When I make an “environmentally-” or “socially-conscious” choice, I feel such a sense of accomplishment and personal pride. I have made such a difference this time, I think. Yes, I buy mass-produced clothes from the mall, but I also shop at Value Village. Yes, I throw out my faded curtains and get a new phone when my old one turns staticky, but I also compost apple cores and sometimes even fish plastic bottles out of the garbage to transfer them to a recycling bin. Yes, I will still buy Nestlé chocolate, but I also buy Fair Trade Cocoa Camino once in awhile.
Why have I never realized that what is in question is not a product, but a person? When I buy Nestlé chocolate or a new pair of jeans made who-knows-where; when there is no convenient recycling bin so I throw out a bottle instead of bringing it home to recycle (or better yet, when I buy a disposable drink bottle in the first place) …

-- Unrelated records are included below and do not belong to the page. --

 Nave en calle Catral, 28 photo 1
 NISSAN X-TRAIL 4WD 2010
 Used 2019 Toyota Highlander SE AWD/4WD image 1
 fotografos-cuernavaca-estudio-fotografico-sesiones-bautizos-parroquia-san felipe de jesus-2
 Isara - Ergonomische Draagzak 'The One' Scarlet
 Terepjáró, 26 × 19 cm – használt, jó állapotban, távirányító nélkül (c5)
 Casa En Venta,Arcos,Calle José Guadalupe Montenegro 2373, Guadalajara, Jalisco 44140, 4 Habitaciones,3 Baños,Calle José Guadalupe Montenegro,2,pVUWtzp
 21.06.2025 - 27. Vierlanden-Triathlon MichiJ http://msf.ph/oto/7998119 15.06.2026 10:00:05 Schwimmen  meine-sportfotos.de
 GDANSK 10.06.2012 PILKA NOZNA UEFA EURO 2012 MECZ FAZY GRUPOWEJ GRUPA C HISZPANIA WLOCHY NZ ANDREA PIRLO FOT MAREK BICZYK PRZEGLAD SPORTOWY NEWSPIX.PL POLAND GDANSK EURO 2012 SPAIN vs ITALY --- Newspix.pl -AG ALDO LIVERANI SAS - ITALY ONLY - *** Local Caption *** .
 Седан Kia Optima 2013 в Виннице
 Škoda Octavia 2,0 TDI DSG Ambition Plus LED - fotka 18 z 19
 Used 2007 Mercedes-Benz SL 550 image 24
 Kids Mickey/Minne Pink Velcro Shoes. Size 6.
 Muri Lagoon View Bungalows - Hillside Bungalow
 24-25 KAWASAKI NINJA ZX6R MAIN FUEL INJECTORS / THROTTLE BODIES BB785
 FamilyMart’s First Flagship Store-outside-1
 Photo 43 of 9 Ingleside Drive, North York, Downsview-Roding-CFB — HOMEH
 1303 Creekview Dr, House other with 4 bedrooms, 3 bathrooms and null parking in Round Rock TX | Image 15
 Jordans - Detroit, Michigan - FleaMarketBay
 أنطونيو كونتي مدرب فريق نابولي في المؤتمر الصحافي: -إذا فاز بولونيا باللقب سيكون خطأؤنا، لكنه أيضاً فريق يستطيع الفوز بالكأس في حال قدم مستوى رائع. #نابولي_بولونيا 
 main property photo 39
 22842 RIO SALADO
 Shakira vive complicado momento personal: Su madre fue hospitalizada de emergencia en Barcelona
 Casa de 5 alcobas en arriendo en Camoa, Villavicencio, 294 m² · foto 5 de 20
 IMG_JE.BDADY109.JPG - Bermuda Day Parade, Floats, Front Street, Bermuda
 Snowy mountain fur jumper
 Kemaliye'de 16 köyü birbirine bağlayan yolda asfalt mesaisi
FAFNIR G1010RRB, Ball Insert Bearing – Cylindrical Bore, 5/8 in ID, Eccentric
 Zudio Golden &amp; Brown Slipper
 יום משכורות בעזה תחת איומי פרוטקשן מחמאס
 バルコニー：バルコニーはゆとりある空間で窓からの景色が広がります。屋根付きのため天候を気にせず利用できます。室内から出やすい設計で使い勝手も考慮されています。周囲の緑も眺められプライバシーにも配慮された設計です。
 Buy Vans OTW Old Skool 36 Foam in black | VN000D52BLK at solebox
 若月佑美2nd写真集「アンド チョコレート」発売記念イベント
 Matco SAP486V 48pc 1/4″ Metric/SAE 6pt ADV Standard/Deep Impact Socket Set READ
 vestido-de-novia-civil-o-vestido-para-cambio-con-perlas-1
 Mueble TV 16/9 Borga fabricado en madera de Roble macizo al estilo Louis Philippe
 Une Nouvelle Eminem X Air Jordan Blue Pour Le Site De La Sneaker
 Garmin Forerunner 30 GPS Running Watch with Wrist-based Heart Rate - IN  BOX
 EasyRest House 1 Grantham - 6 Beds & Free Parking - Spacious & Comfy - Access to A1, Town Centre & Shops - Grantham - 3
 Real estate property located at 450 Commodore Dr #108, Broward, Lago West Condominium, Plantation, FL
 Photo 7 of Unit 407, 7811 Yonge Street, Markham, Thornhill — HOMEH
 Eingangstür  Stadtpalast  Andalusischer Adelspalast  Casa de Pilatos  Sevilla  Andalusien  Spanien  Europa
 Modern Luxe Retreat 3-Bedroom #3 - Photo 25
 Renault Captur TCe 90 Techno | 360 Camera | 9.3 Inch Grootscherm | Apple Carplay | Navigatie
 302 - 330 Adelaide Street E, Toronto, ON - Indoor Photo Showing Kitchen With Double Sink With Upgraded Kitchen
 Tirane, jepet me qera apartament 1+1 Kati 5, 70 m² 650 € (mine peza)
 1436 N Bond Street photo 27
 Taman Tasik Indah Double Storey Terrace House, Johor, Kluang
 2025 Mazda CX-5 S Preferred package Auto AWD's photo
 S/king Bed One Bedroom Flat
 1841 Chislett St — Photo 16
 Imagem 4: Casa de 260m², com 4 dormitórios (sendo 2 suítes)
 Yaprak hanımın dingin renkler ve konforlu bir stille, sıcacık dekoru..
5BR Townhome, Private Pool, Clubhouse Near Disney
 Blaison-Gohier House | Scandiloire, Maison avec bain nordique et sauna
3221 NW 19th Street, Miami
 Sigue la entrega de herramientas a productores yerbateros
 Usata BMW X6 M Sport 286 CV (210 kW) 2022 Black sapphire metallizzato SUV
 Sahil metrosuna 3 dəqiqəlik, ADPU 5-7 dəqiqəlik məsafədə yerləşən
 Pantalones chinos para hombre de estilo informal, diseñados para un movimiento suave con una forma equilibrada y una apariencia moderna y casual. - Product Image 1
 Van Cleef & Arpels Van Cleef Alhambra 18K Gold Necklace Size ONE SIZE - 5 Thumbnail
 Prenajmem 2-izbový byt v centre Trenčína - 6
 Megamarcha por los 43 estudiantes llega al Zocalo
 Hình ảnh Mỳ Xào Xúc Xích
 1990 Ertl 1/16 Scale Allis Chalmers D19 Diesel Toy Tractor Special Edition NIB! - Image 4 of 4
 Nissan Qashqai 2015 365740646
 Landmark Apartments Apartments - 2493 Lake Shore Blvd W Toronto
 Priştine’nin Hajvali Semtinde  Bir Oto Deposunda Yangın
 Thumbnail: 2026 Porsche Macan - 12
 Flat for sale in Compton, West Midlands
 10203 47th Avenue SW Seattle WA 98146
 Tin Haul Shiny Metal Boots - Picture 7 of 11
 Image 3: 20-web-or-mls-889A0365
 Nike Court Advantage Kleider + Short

These choices I am making are socially-conscious choices. I am consciously and deliberately choosing to support abusive labour policies and the destruction of the earth.
Making the choice to “shop fair trade” and “live green” are not actions to be praised. They are not actions that should fill me with pride. When a parent doesn’t beat their child senseless, we don’t consider them to be an exceptional parent. That seems to be behaviour that we simply expect from any rational human being.
So why am I so proud of myself when I don’t support child labour, when I don’t actively contribute to the mutilation of my surrounding environment? These are not extraordinary feats. These are things that simply meet the bar of decency and common sense.
There are people dying because I expect them to provide me with a standard of living that is impossible to sustain, and even more impossible to share. And yet I expect a pat on the back when, once a week, I sip some fair trade tea (oh, and the kitschy mug I’m using was bought second-hand!)